**Texto citado**

= = = = = = =

Crónicas con olor a gladiolos (5): El médico que vivió a su manera

Por Óscar Domínguez G.

Vivió a mil por hora. No se dio tregua. No vino a durar sino a vivir. Su verbo preferido fue servir desde su destino de médico.

Disfrutó – y compartió – la vida que le tocó. 

Su entorno lo calificaba de único, francote, chinche, solidario, auténtico, buena vida, estudioso, irreverente, mal hablado.

Luis Fernando Villegas Uribe, padre de Luisa Fernanda y Pilar, abuelo de Isabela, Felipe y Pablo, fue superlativo en todo. Un gocetas que tuvo el mundo por cárcel. Su último destino de caminante fue Alaska, que visitó en compañía de Fabiola Zuluaga, su entera – y eterna – naranja.

Su primer regalo de novio a su dama fue un long play con canciones de Marco Antonio Muñiz.

“A mi manera”, la canción de Sinatra, resume musicalmente su parábola. Cuando murió hace cinco años, esa melodía se oyó en la misa de varias yemas en la Iglesia Purísima Concepción donde no cabía una jaculatoria.

Los oradores, incluidos sus nietos, hicieron agotar las existencias de clínex.

Nacido cuatro días antes del 9 de abril del 48, bachiller becado de La Salle de Envigado, su terruño, fue cirujano plástico de la U de Antioquia. 

Puso sus manos brujas al servicio de niños de labio leporino y paladar hendido tema que investigó y dejó plasmado en textos.

= = = = = = =

Registros extraídos:
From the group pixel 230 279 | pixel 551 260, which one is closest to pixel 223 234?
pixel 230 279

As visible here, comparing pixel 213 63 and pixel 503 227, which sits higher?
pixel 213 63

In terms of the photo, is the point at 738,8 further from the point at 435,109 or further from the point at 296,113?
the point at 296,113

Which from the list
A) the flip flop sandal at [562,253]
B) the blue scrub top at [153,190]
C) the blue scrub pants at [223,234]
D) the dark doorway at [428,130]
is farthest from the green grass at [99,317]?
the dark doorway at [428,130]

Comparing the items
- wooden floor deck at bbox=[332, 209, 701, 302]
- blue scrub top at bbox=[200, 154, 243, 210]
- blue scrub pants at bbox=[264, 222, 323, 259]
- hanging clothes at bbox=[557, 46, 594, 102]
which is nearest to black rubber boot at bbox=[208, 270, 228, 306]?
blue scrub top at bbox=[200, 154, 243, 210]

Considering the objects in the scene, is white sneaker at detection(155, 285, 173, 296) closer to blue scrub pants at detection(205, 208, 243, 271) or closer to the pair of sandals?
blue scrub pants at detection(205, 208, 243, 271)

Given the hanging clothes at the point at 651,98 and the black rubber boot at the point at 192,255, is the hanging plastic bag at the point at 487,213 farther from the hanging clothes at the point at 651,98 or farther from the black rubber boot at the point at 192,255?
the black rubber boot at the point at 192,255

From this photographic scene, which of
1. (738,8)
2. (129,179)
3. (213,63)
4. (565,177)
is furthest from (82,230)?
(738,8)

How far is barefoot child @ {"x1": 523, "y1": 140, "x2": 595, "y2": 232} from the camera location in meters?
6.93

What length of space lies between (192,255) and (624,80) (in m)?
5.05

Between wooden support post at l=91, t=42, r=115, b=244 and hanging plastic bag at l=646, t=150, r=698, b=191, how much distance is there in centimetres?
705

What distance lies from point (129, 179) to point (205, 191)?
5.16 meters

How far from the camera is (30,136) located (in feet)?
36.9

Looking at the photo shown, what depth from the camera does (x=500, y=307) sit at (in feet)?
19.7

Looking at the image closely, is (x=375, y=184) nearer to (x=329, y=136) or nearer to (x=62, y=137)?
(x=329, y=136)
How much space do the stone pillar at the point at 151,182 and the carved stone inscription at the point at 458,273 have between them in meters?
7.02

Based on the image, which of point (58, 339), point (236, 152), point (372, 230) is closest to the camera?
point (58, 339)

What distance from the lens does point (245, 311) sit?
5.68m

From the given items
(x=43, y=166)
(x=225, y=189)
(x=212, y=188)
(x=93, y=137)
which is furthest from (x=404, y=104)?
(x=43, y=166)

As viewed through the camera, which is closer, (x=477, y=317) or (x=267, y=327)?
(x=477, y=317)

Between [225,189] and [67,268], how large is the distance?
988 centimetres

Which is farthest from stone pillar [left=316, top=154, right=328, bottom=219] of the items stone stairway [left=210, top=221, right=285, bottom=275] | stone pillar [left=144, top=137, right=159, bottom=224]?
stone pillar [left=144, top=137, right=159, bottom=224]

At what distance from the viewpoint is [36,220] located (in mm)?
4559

= = = = = = =

**Instrucciones**
[1] Según la crónica, ¿cuál fue el primer regalo de novio que el médico le dio a su dama?
[2] Indica si cada afirmación concuerda con la crónica y cita las palabras que lo deciden: (a) el médico fue cirujano plástico de la U de Antioquia; (b) el médico hizo solo su último viaje, a Alaska; (c) en su misa sonó una canción de Sinatra.
[3] Transcribe el fragmento de la crónica que empieza en "Su entorno lo" y termina en "existencias de clínex.".

**Tus respuestas**
[1] Un long play con canciones de Marco Antonio Muñiz.

[2]
(a) Sí: "fue cirujano plástico de la U de Antioquia".
(b) No: "Alaska, que visitó en compañía de Fabiola Zuluaga".
(c) Sí: "“A mi manera”, la canción de Sinatra" y "esa melodía se oyó en la misa".

[3]
Su entorno lo calificaba de único, francote, chinche, solidario, auténtico, buena vida, estudioso, irreverente, mal hablado.

Luis Fernando Villegas Uribe, padre de Luisa Fernanda y Pilar, abuelo de Isabela, Felipe y Pablo, fue superlativo en todo. Un gocetas que tuvo el mundo por cárcel. Su último destino de caminante fue Alaska, que visitó en compañía de Fabiola Zuluaga, su entera – y eterna – naranja.

Su primer regalo de novio a su dama fue un long play con canciones de Marco Antonio Muñiz.

“A mi manera”, la canción de Sinatra, resume musicalmente su parábola. Cuando murió hace cinco años, esa melodía se oyó en la misa de varias yemas en la Iglesia Purísima Concepción donde no cabía una jaculatoria.

Los oradores, incluidos sus nietos, hicieron agotar las existencias de clínex.